There are some very astute observations in this thread.
As someone who has struggled with weight my whole life (severely) I can attest to the fact that much of what has been said here is spot on. Back in 97, I set a land speed record for losing upwards of 130 pounds in about 7 months.
By 2005 (and after a severe back injury limiting mobility) every ounce of it is back on, plus another 50 to boot. My present body type is basically Doyle Brunson, pre-Gastric Bypass, although I’m working to get it back down to a more healthy range.

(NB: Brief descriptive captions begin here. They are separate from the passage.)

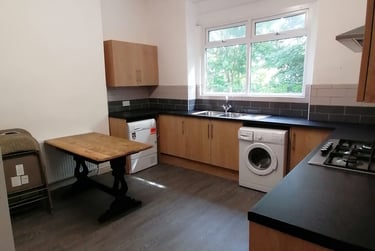 6 bed house, Egerton Road, Fallowfield, Manchester, M146UZ - Image 10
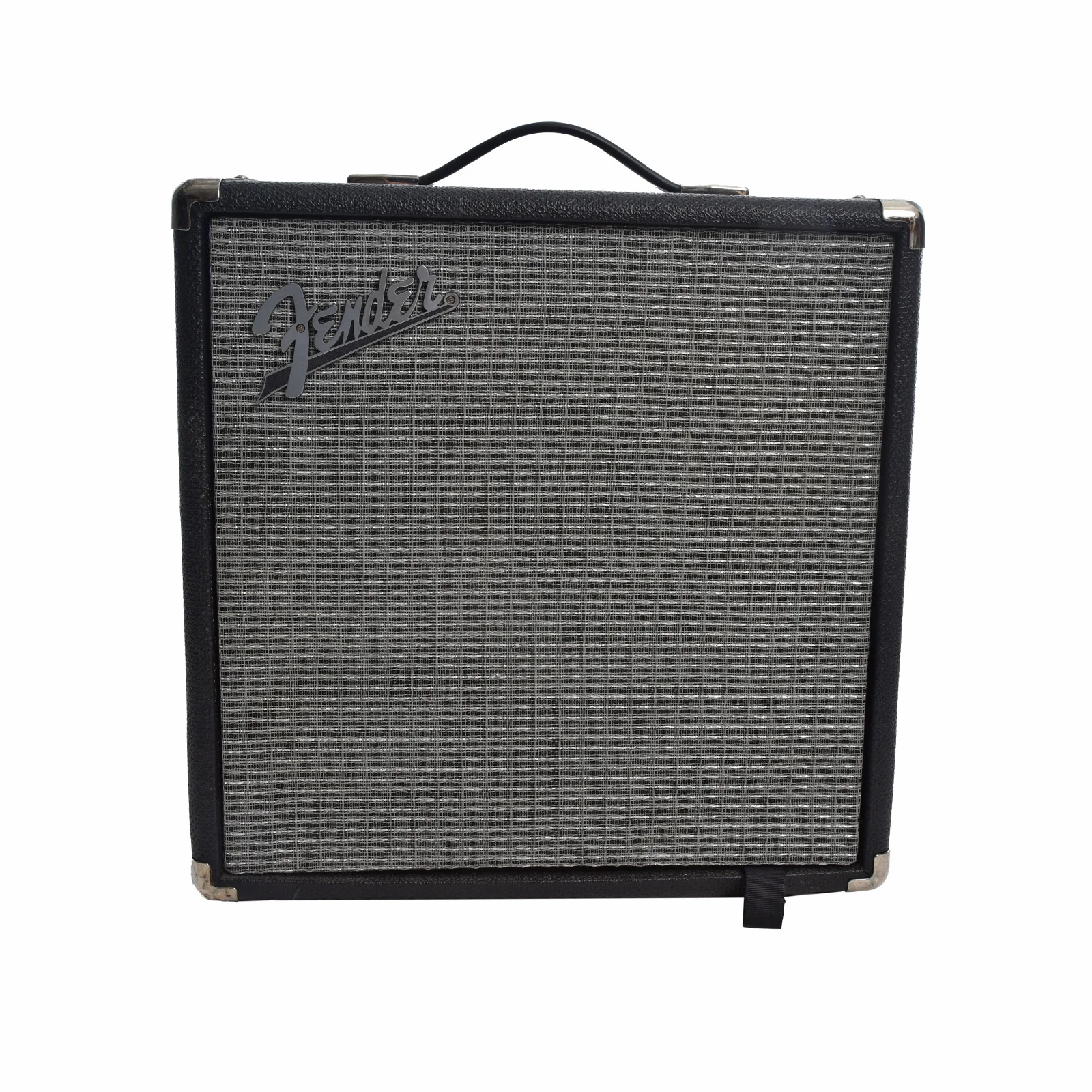 Fender Rumble 25 Bass Combo Amplifier (c.2020) - Image 2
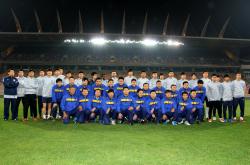 开云体育登录-包含天津泰达不敌对手，保级压力逐渐加大的词条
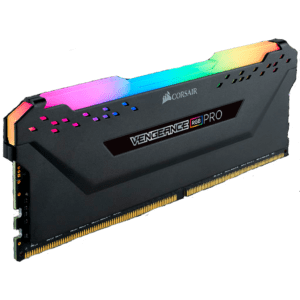 Memoria Ram Corsair Vengeance Ddr4 8Gb 3200 Mhz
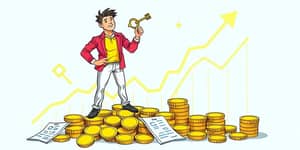 Seja o Mestre do Seu Dinheiro: Autonomia Financeira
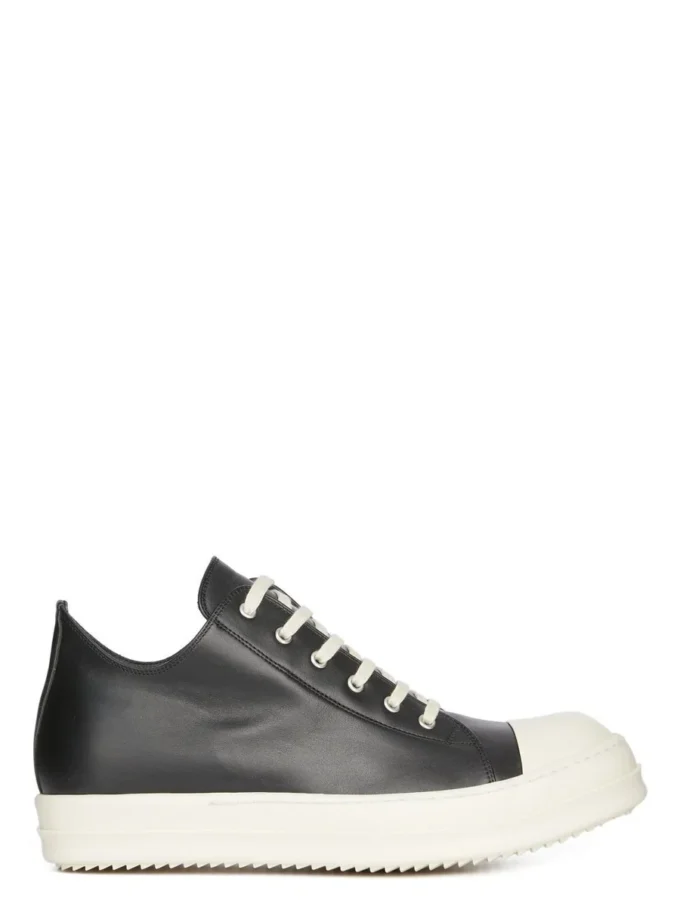 RICK OWENS – SHOES RU02E1891LCO-911 RICK OWENS – SHOES RU02E1891LCO-911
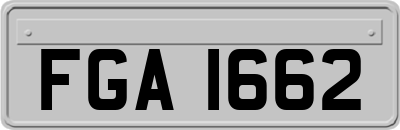 FGA1662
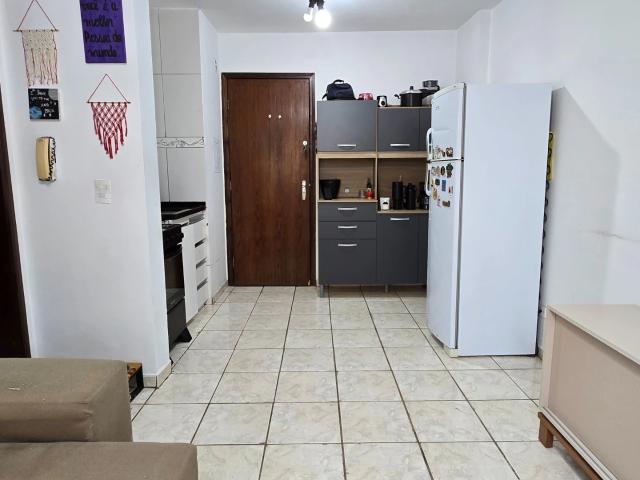 Apartamento para Venda em Curitiba/PR Centro 1 Quartos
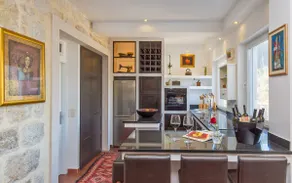 Hideaway Villa Antiq Dubrovnik area / POOL /BBQ - Image 5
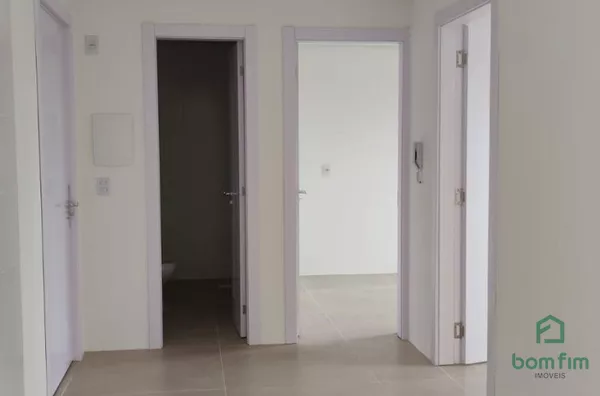 Apartamento 2 dorm. para venda, Bairro, Passo De Torres - RS.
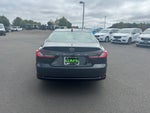 2026 Toyota Camry Hybrid XLE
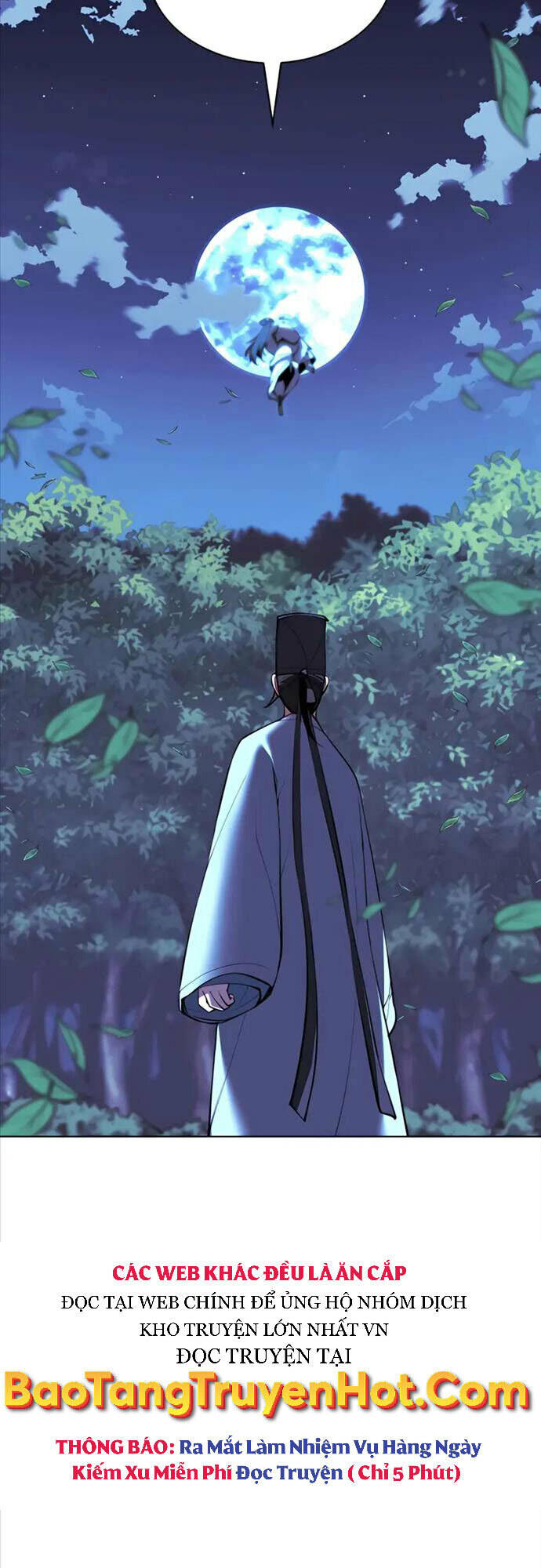 Học Giả Kiếm Sĩ - Chapter 37 - Page 11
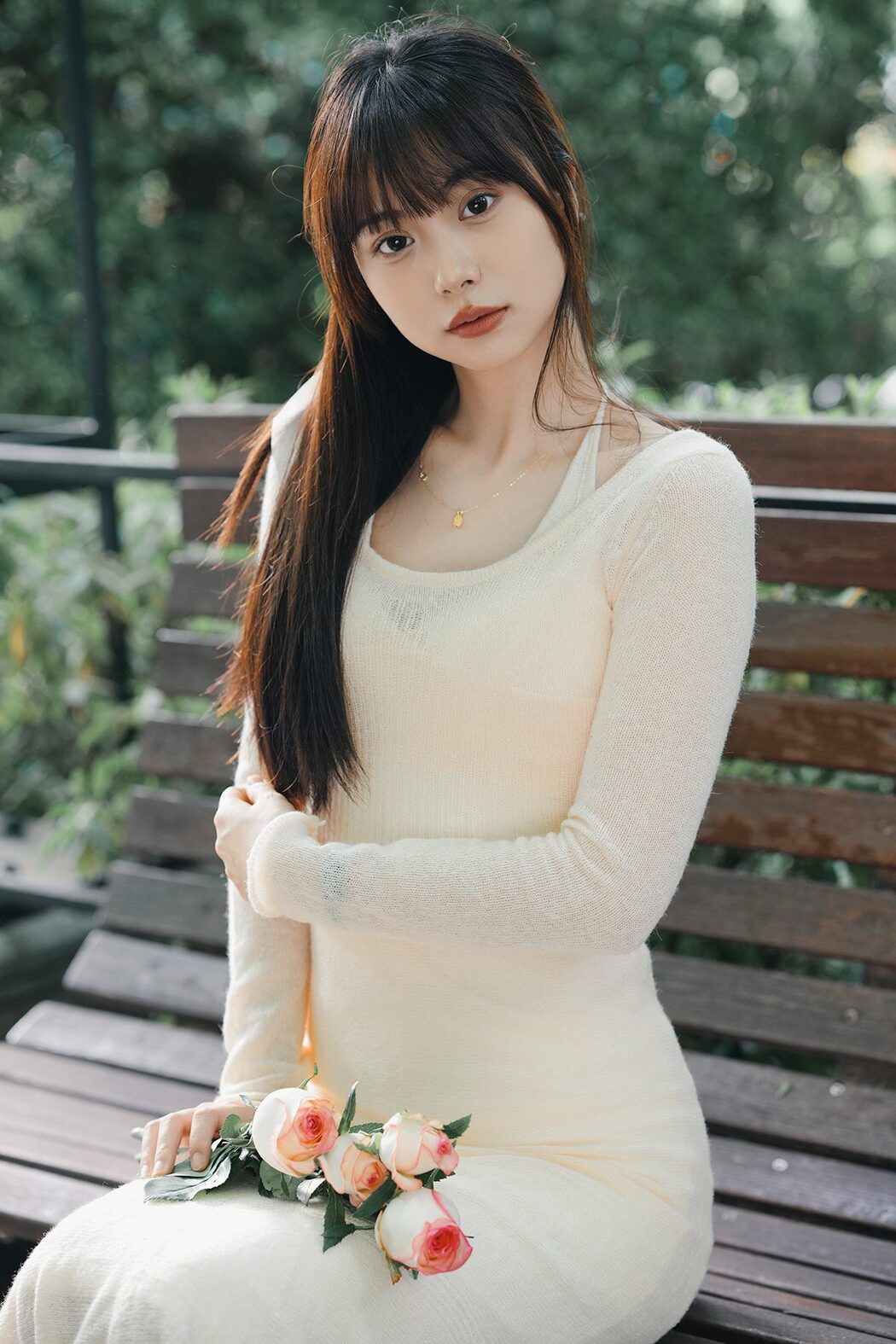 YiTuYu艺图语 Vol.4890 Xiao Ke Ai
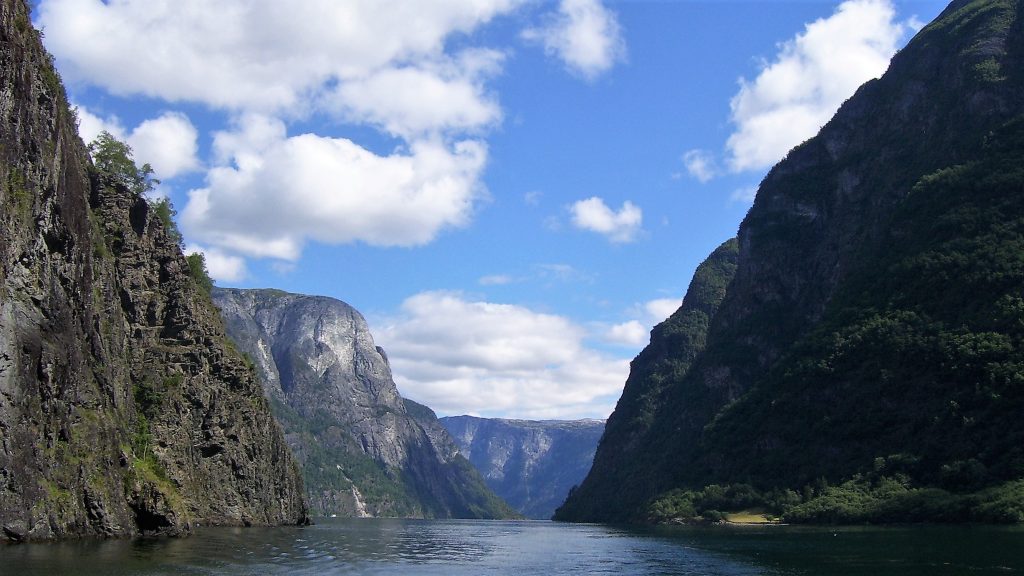 Aurlands- und Nærøyfjord 3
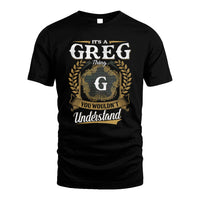 Unisex Standard T-Shirt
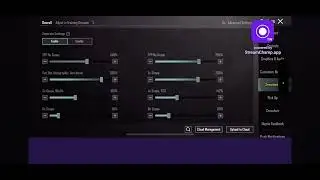 i8 CRYPTO NEW UPDATE 3.1 ORIGINAL SENSITIVITY FOR PUBG/BGMI
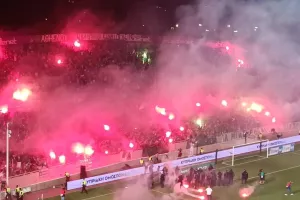 FCL: Πιστοί στο ραντεβού μας, με φωνή και παλμό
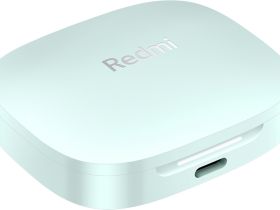 Наушники Xiaomi REDMI Buds 6 Зелёные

The thing is, back injury aside, I entirely agree with those who say this is purely an issue of willpower. The concept of human frailty as a rationalization for failures in adults is nothing more than an excuse; at times partially valid, but an ‘excuse’ none the less. Sort of how "environment" and "socioeconomics" are used to rationalize other certain behaviors amongst certain subsets of people, the frailty of any given adult shouldn't be cited as a reason for their own failures. Rather, ‘frailty’ should be viewed as a character defect and purged accordingly, instead as being codified as a ready-made excuse, there to trot out whenever anyone [censored] up. The reason I specify adults is that there is indeed an inherent degree of frailty in children and young adults. One would hope that by the time they grow up, it will be gone.

One thing the 1960's did to us as a nation was to eliminate the idea that individual character building and personal culpability. In our present age, we dismiss failings as "human frailty" and usually pass off the idea of culpability on some broad, marginally valid social theorem.